Movement
There are gaps in the formulation of M-beta-0. The assumption is that we know a-priori which GoF fragments to consider interesting, but we couldn’t draw a line between static objects and dynamic, we couldn’t classify the oscillators. What is so special about moving? There are things moving around us, which are clearly not so interesting: planets, photons, wind. Is a glider really much different from these effects of nature? If we could answer this question, we’d also understand what to do with oscillators.
At the same time, we can think of interesting things that don’t move. Consider a biological cell that just infinitely replicates. Each child is immovable, but it spawns other children around it. Movement isn’t a requirement, it’s just a likely property of the class of interesting things we are seeking. Why is movement advantegeous?

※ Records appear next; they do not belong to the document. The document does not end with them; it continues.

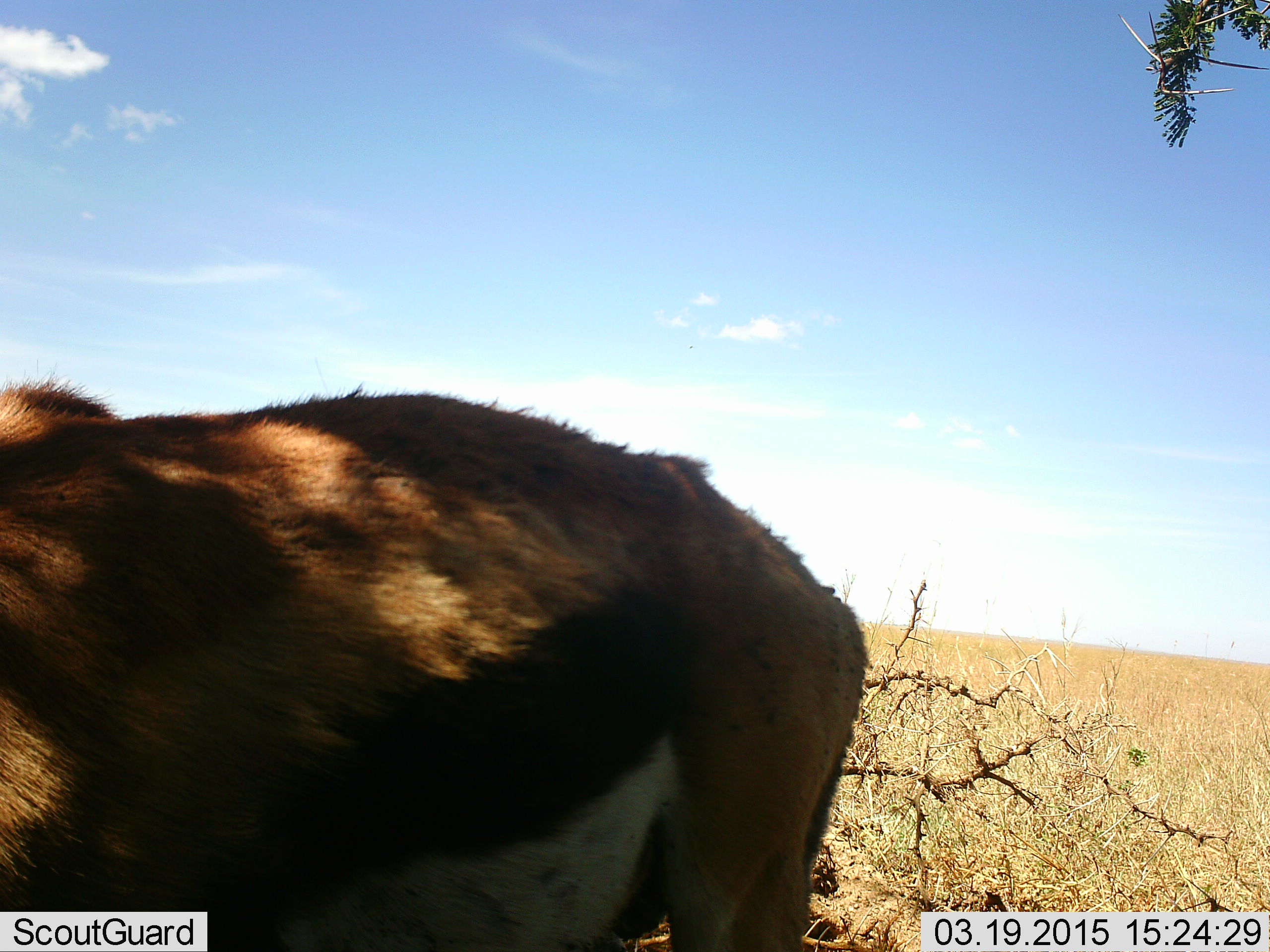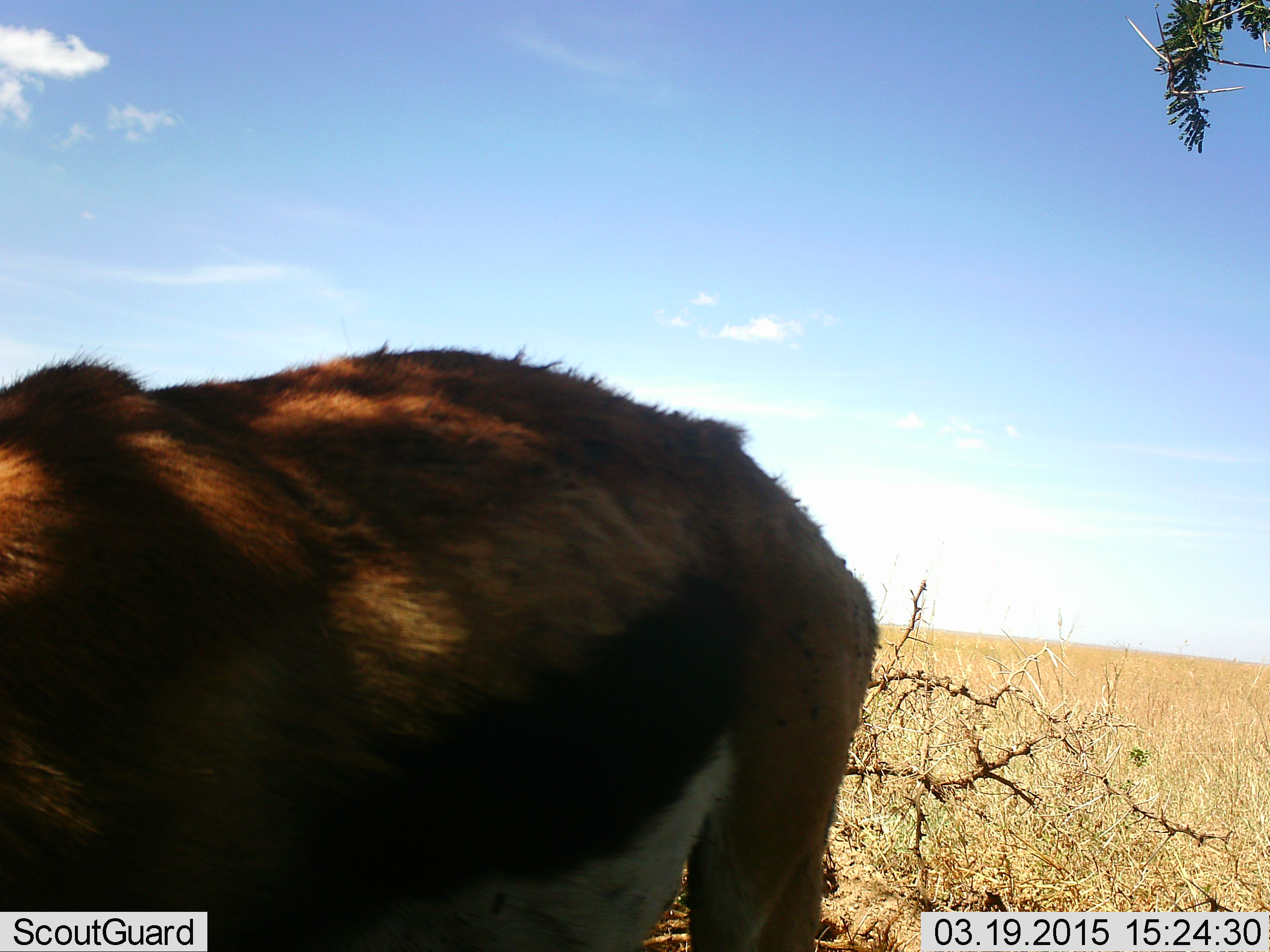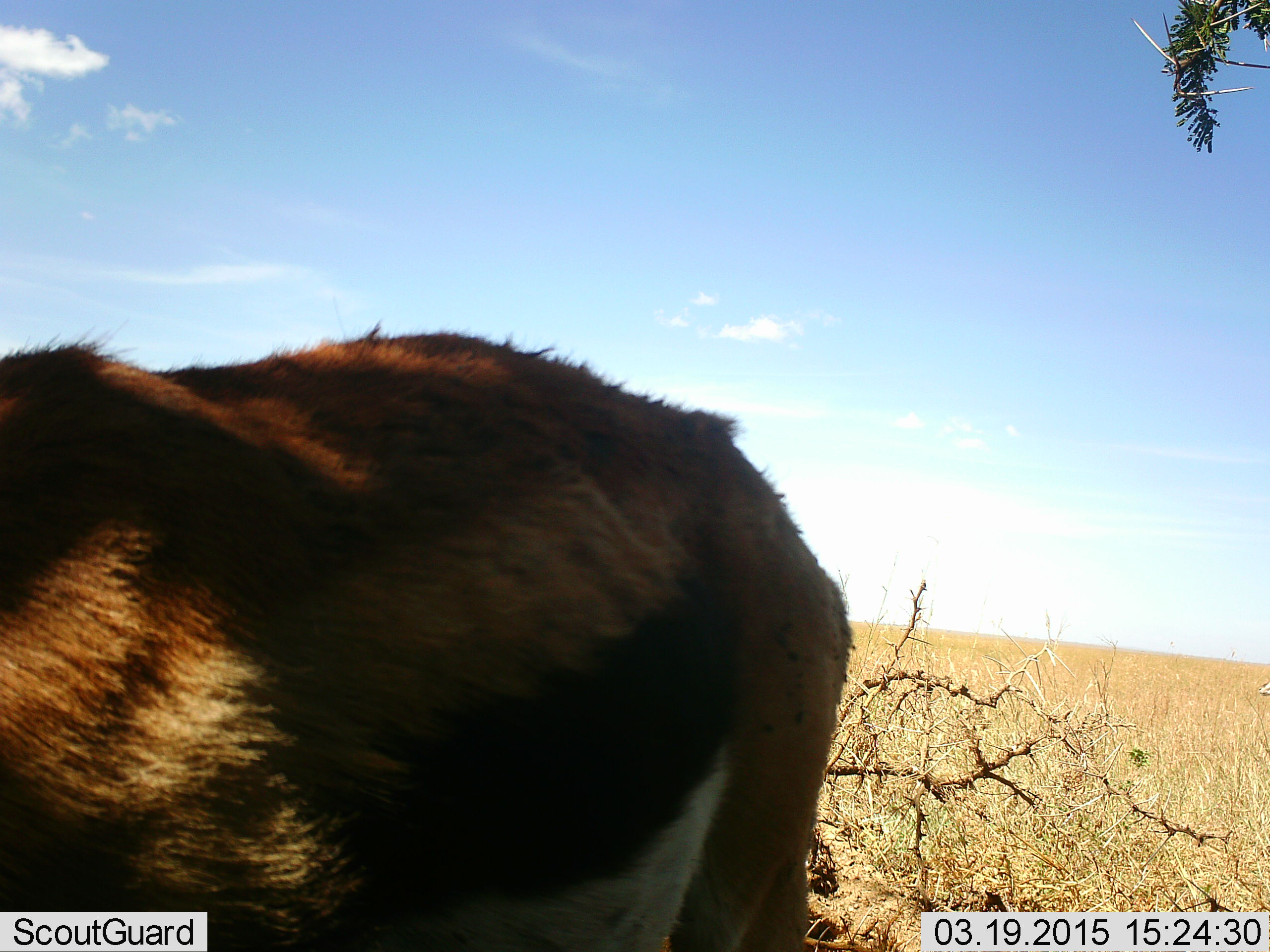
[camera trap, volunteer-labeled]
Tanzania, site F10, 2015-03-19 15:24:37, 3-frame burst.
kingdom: Animalia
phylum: Chordata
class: Mammalia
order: Artiodactyla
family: Bovidae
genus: Eudorcas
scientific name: Eudorcas thomsonii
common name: thomson's gazelle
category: gazellethomsons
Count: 1.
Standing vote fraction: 90%.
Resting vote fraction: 0%.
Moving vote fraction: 0%.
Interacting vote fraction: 0%.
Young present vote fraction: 0%.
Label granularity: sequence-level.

- it allows an organism to spread, reducing the risk of extinction
- it allows to maneuver both towards opportunities and out of danger, but this implies an operational signal system
All of these factors can be seen as tools for surviving, including the infinite multiplication scenario. So we should change our search criteria from movement to survival.
Nature progress
Zooming out to a larger scale, nature creates survivable things under the following factors:
The scale is akin the raw computational power. Increasing the scale makes all the other things happen more often.
The time allows small products to accumulate, build on top of each other.
The selection is a main filter, it’s the kernel of the positive feedback loop for the process. Things that survive have a chance to influence the future things being created. But wait - if we follow this logic, then the “block” structure, or any other still structure, would be the end product of the nature process.
This is where the last component shines - the random factor. It manifests itself in that the reproduction of cells is non-deterministic. There are mutations possible. It also manifests in random destruction of matter, the slow erosion at global scale. These effects make still structures to not survive, either because they aren’t able to perfectly replicate to the next iteration, or because they are physically broken by erosion.
M-beta-2: Focus on Survival
This new discovery changes the way we measure “interest”. Instead of looking for movement, we are going to look for things that survive, and we’ll apply a random factor to make sure the still structures don’t survive for long. From this perspective, gliders aren’t that far from oscillators: they are equally dumb and mechanical, just displacing every iteration.
A promising way to introduce randomness is by configuring the initial set of rules based on probabilities. E.g. instead of hard-coding 3 neighbors to create a cell, we can define the birth of a new cell with 95% given 3 neighbors.